* Source document *
(begin)

[xquery-talk] Comparing XML Databases to Object Databases

John Snelson john.snelson at oracle.com
Thu Mar 20 11:51:44 PST 2008

Michael Kay wrote:
> The database market is incredibly conservative and risk-averse, both in
> relation to new technologies and new suppliers. MySQL and PostgreSQL have
> shown that you can break the mould in terms of suppliers (but only by
> cutting the price to zero), but no one has yet proved it in terms of
> technologies. 

But interestingly, object-SQL mapping technologies like Hibernate mean 
that there are huge numbers of developers who never have to touch SQL or 
any of the advanced features of the database. The less you are invested 
in the back-end, the less you are likely to care if it changes.

> The advantage of going with a hybrid database is that you are effectively
> deferring a decision on your technical direction, which makes it an easier
> decision. The disadvantage is that you end up leaving junior programmers to
> make the real technical decisions on a case-by-case basis, and they will (a)
> get it wrong half the time, and (b) fight with each other over which way is
> best [yes, I've watched this happening, and it's painful]. But that argument
> won't sway decision-makers who think they can have their cake and eat it,
> and who often have a dismissive attitude to arguments based on technology
> anyway.

(end)

(Scene-based spatial questions)
(begin)

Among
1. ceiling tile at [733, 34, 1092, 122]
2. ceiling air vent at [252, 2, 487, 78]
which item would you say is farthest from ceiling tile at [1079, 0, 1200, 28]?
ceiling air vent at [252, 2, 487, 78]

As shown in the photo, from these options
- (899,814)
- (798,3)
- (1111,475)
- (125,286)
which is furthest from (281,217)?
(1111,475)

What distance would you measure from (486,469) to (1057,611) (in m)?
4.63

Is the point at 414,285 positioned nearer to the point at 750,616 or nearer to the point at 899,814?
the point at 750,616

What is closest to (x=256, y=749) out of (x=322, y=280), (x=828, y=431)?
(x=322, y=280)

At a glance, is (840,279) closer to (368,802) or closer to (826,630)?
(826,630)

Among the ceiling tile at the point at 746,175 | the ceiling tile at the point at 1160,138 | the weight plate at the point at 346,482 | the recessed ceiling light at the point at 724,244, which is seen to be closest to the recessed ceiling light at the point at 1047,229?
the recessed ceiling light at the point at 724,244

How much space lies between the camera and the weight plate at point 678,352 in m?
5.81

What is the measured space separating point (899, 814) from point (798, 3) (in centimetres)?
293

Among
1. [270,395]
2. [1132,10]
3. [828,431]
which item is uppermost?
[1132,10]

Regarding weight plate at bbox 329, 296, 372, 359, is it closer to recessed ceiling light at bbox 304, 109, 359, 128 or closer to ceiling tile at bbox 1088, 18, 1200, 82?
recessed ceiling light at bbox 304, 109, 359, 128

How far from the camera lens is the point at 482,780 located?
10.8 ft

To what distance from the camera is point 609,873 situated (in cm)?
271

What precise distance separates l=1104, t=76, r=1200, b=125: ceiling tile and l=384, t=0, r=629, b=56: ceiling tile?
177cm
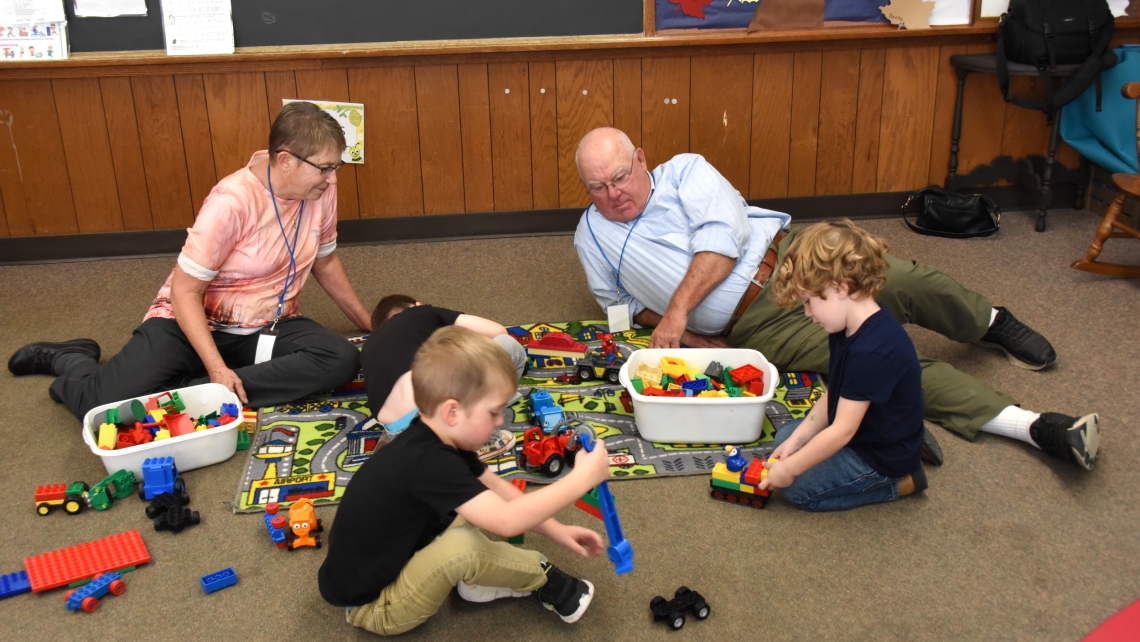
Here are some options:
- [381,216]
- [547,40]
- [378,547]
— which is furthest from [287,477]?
[547,40]

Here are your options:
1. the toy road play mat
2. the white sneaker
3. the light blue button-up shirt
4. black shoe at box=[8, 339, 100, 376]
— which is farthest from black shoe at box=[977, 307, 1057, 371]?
black shoe at box=[8, 339, 100, 376]

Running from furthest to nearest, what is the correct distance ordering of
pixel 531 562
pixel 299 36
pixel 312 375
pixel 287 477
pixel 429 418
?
pixel 299 36, pixel 312 375, pixel 287 477, pixel 531 562, pixel 429 418

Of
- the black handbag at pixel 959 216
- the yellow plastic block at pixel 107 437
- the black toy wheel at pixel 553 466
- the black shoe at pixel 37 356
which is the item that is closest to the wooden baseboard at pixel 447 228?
the black handbag at pixel 959 216

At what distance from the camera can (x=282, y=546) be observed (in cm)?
219

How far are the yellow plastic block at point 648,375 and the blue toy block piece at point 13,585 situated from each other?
153cm

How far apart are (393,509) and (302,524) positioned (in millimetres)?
549

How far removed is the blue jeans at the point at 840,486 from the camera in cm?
219

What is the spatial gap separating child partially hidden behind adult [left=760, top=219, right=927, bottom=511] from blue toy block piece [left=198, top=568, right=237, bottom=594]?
1.20 m

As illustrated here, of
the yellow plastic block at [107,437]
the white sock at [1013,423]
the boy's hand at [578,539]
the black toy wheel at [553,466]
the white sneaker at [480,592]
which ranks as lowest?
the white sneaker at [480,592]

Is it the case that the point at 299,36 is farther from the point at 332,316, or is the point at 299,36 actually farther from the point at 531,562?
the point at 531,562

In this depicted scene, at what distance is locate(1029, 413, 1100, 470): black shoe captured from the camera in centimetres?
231

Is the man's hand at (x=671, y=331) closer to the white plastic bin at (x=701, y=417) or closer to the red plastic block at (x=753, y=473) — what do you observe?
the white plastic bin at (x=701, y=417)

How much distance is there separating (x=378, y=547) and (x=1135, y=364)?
2380 millimetres

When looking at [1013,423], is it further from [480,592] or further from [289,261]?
[289,261]
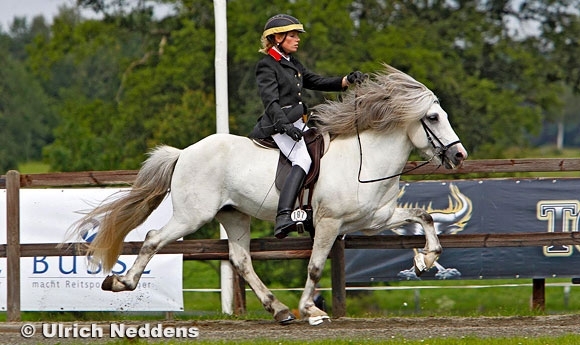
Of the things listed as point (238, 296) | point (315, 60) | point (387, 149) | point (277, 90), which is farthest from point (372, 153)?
point (315, 60)

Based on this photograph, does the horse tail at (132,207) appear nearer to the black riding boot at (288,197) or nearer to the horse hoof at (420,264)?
the black riding boot at (288,197)

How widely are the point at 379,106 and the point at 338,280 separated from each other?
1.89m

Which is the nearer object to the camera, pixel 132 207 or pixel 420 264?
pixel 420 264

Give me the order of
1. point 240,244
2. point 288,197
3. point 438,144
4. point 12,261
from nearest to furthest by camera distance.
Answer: point 288,197
point 438,144
point 240,244
point 12,261

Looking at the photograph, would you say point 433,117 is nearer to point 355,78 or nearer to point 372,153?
point 372,153

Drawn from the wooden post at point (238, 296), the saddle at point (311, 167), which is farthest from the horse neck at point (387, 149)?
the wooden post at point (238, 296)

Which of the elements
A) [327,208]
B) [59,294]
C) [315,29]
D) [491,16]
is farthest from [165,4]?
[327,208]

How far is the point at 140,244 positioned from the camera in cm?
891

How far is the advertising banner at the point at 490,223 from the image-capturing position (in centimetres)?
984

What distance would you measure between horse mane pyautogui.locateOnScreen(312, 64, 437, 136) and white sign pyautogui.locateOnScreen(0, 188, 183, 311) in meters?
2.45

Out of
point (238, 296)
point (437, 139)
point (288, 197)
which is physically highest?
point (437, 139)

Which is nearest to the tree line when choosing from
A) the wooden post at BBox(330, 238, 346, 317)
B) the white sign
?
the white sign

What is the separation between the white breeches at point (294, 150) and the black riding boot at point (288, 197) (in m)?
0.06

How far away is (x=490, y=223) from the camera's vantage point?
10.0 meters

(end)

* Tasks *
A – In the mailing-list post on XML and object databases, rewrite the passage between "But interestingly, object-SQL" and "they will (a)", inclusive, renaming "Hibernate" as "TopLink".
B – Answer these questions about the mailing-list post on XML and object databases:
(i) On what date was the message sent?
(ii) Which two databases does Michael Kay say broke the mould in terms of suppliers?
(iii) According to Michael Kay, what does going with a hybrid database effectively defer?
C – Continue the mailing-list post on XML and object databases from the point where it stops.

* Answers given *
A –
But interestingly, object-SQL mapping technologies like TopLink mean 
that there are huge numbers of developers who never have to touch SQL or 
any of the advanced features of the database. The less you are invested 
in the back-end, the less you are likely to care if it changes.

> The advantage of going with a hybrid database is that you are effectively
> deferring a decision on your technical direction, which makes it an easier
> decision. The disadvantage is that you end up leaving junior programmers to
> make the real technical decisions on a case-by-case basis, and they will (a)

B –
(i) Thursday, March 20, 2008.
(ii) MySQL and PostgreSQL.
(iii) A decision on your technical direction.

C –
I think open source is starting to disrupt this process, because 
decisions can increasingly be made on technical merits before the people 
in charge of the money need to get involved [1].

> The biggest weakness in the object database market was standards. The
> companies collaborated on ODMG, but they implemented different parts of it
> and the products were never interoperable. Also, the technical architecture
> was a bit of a mess - because of the focus on persistent C++, you ended up
> with a navigational DML and a query language that bore very little
> relationship to each other, and with applications that were very closely
> tied to the physical data structure. So unless you needed the raw speed, for
> example in CAD applications, there were few benefits. I think that the XML
> database scene is very much better served in this respect.

I agree.

> But however good the technical merits, there's no doubt that XML databases
> have an uphill struggle convincing corporate decision-makers, especially
> when the Oracle/DB2/Microsoft sales people are saying "we can do it too, you
> don't need to take any risks, you don't even have to decide yet what your
> technical direction is going to be." Many people prefer to stick with the
> devil they know. Some don't even recognize that they are dealing with the
> devil...

I suppose I can't really comment on incumbent RDBMSs and "the devil"... :-)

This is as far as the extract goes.